Wie die Praxisauswertung zeigt, funktioniert die gesetzliche Regelung der Widerklage gemäss Artikel 224 ZPO grundsätzlich gut. Gleichwohl hat sich gezeigt, dass – vergleichbar mit der objektiven Klagenhäufung nach Artikel 90 ZPO – nach geltendem Recht die Zulässigkeit der Widerklage eingeschränkt ist, insbesondere in Bezug auf die Voraussetzung der gleichen Verfahrensart. Zwischenzeitlich hat das Bundesgericht der mehrheitlich vertretenen Ansicht folgend entschieden, dass eine auf eine echte Teilklage im vereinfachten Verfahren erhobene negative Feststellungswiderklage zulässig ist, auch wenn diese den Streitwert für das vereinfachte Verfahren übersteigt und damit grundsätzlich im ordentlichen Verfahren zu beurteilen wäre (BGE 143 III 506 E. 4 m.w.H. auf die Lehre). Nach Ansicht des Bundesrates besteht hier gesetzlicher Klärungs- und Anpassungsbedarf, zumal das Verhältnis zwischen den Regelungen der Artikel 224 und 94 ZPO über die Streitwertberechnung bei Widerklage zu Unklarheiten führt.
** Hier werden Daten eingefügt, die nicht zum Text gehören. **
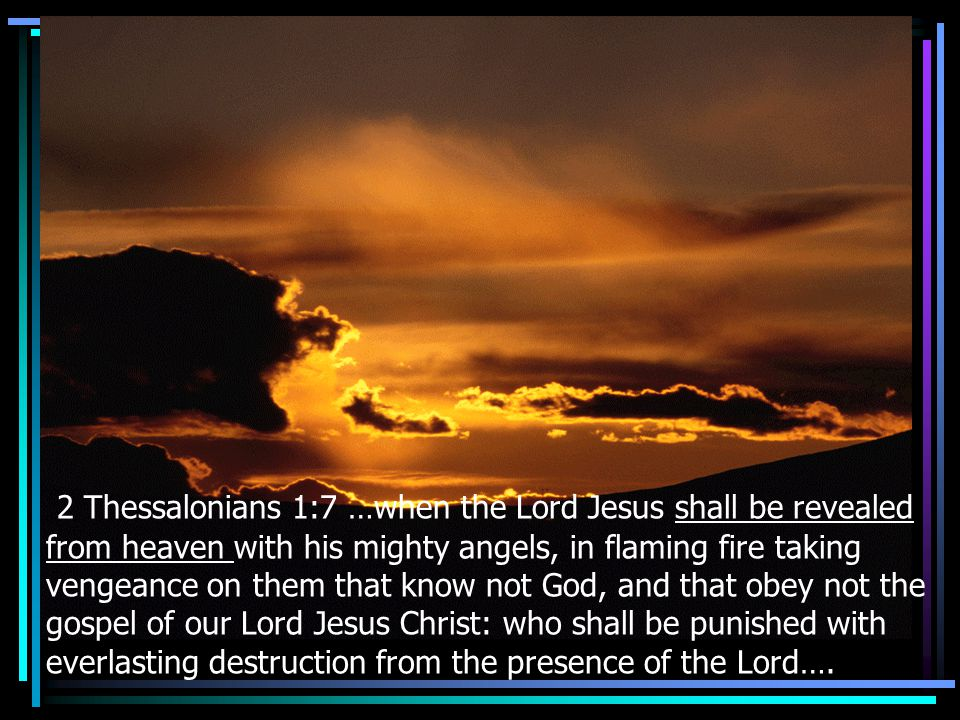2 Thessalonians 1:7 …when the Lord Jesus shall be revealed from heaven with his mighty angels, in flaming fire taking vengeance on them that know not God, and that obey not the gospel of our Lord Jesus Christ: who shall be punished with everlasting destruction from the presence of the Lord….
Im Rahmen der Vernehmlassungsvorlage hatte der Bundesrat parallel zur objektiven Klagenhäufung die Streichung der Voraussetzung der gleichen Verfahrensart und damit generell die Zulässigkeit verfahrensübergreifender Widerklagen vorgeschlagen; im Gegenzug sollten Widerklagen jedoch nur unter der Voraussetzung eines sachlichen Zusammenhangs zulässig sein (vgl. Art. 224 Abs. 1bis und 2 VE-ZPO). Dieser Vorschlag wurde in der Vernehmlassung kritisch oder sogar ablehnend beurteilt: Mehrheitlich abgelehnt wurde der Vorschlag der Konnexität als Voraussetzung einer Widerklage, kritisch beurteilt wurden auch die generelle Zulässigkeit verfahrensübergreifender Widerklagen sowie der Vorschlag zur Anwendung bestimmter Grundsätze des vereinfachten Verfahrens im ordentlichen Verfahren (Bericht Vernehmlassung, Ziff. 5.34).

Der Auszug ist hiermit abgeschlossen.